Get bored. With a device that brings the world to our palm (and is filled with mostly negative information), we've become addicted to those screens that our 2.5 million year old brains weren't made for. All that passive time is harming our abiltity to think creatively. It's like a weighlifter who doesn't put down a weight, they're constantly using muscles. Well, when your body is resting that the benefits happen. Same goes for our brains. Ever wonder why the best ideas come when we're in the shower -- not while watching TV? Start by putting down your phone when waiting in a line and implement screen free times.


Get Cold

Full-disclosure I hate this one! And, there are still somethings you can implement. In the summer, I can deal with a 1 minute cold water rinse at the end. Still not your thing - resist the temptation to hit that remote start heat button and deal with the winter cold for 3 minutes. I'm working on not putting on all my climbing gear when I walk the dog in February.

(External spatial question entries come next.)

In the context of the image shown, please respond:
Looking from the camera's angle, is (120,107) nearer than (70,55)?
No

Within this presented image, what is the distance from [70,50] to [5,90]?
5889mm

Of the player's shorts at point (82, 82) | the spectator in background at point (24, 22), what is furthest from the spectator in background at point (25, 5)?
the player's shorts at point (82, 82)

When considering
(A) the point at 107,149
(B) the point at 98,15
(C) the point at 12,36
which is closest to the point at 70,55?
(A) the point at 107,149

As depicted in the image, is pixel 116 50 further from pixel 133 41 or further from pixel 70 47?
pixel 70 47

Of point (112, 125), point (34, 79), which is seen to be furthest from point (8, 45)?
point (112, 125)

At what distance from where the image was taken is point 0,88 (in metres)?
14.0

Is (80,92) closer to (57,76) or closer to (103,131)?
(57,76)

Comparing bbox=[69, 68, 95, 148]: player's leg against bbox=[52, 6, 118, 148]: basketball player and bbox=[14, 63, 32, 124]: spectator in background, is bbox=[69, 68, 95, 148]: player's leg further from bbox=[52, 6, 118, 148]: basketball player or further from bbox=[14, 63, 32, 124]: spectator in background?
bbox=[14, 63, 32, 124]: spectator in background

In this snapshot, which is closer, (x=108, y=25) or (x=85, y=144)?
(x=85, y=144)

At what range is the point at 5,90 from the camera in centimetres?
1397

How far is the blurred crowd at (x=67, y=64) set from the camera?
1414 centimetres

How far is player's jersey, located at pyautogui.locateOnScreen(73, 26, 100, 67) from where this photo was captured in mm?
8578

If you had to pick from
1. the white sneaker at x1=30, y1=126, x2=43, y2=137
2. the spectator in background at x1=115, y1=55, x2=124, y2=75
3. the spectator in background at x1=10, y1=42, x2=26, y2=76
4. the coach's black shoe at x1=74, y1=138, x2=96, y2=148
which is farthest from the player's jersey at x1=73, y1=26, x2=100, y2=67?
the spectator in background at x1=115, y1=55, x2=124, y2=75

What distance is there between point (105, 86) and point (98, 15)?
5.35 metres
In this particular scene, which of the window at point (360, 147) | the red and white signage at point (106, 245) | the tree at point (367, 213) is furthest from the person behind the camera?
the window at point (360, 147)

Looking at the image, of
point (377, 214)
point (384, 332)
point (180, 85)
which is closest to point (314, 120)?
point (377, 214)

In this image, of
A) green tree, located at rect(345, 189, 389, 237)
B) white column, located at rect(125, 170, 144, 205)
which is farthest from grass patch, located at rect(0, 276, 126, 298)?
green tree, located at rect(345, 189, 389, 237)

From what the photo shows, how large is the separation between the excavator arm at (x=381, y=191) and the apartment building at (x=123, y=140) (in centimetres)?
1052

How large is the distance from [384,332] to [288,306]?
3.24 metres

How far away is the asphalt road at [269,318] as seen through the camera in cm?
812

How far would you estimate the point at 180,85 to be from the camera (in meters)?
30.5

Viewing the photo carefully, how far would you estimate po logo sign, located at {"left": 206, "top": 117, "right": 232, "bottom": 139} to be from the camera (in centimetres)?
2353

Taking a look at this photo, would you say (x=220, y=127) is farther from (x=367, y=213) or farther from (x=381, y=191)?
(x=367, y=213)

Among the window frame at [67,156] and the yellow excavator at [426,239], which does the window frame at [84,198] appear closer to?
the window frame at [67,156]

Yes, that's REI's hashtag, and it's a good one. I'll need to write an entire blog post on this sometime because there are many benefits. Dr Andrew Huberman talks about the litany of positive things that come from getting early morning sun in your eyes. Getting outdoor movement has another set of huge positive health consequences. Research shows that it reduces the negative effects of ADHD and increases your mood affect. In addition while moving in the heat and cold, it helps reduce coronary heart disease risks.


Sitting the new smoking

Ouch! We're finding a ton of bad stuff results from sitting all day. When sitting for long periods, it causes our hip muscles to tighten, and become shorter. Our glute muscles become deactivated, and the combination of these two changes how we move and walk. That often leads to chronic back pain. Oh, then we move less and the downward spiral begins. The more comfort, the less we engage our core muscle as well. It's hard to believe and we're made to sit on the ground.


If you're stuck at a desk job, do your body and mind some good. Get up every hour and walk around. Stand and/or work around on phone calls. Most of us no longer have stationary desk phones.


Here's a new one I've just started. While my family and family dog take over our super comfy couch to watch an hour of TV together at night, I'm on the floor for 30 minutes in various seated positions that OPEN my hip, glutes, and hamstrings. Sitting cross-legged on the floor (think criss-cross apple sauce) and switching the front feet.


This is a journey. Start with some simple goals. As, I've always talked about, implementing this discomforts will also build your mental resilience. Good luck.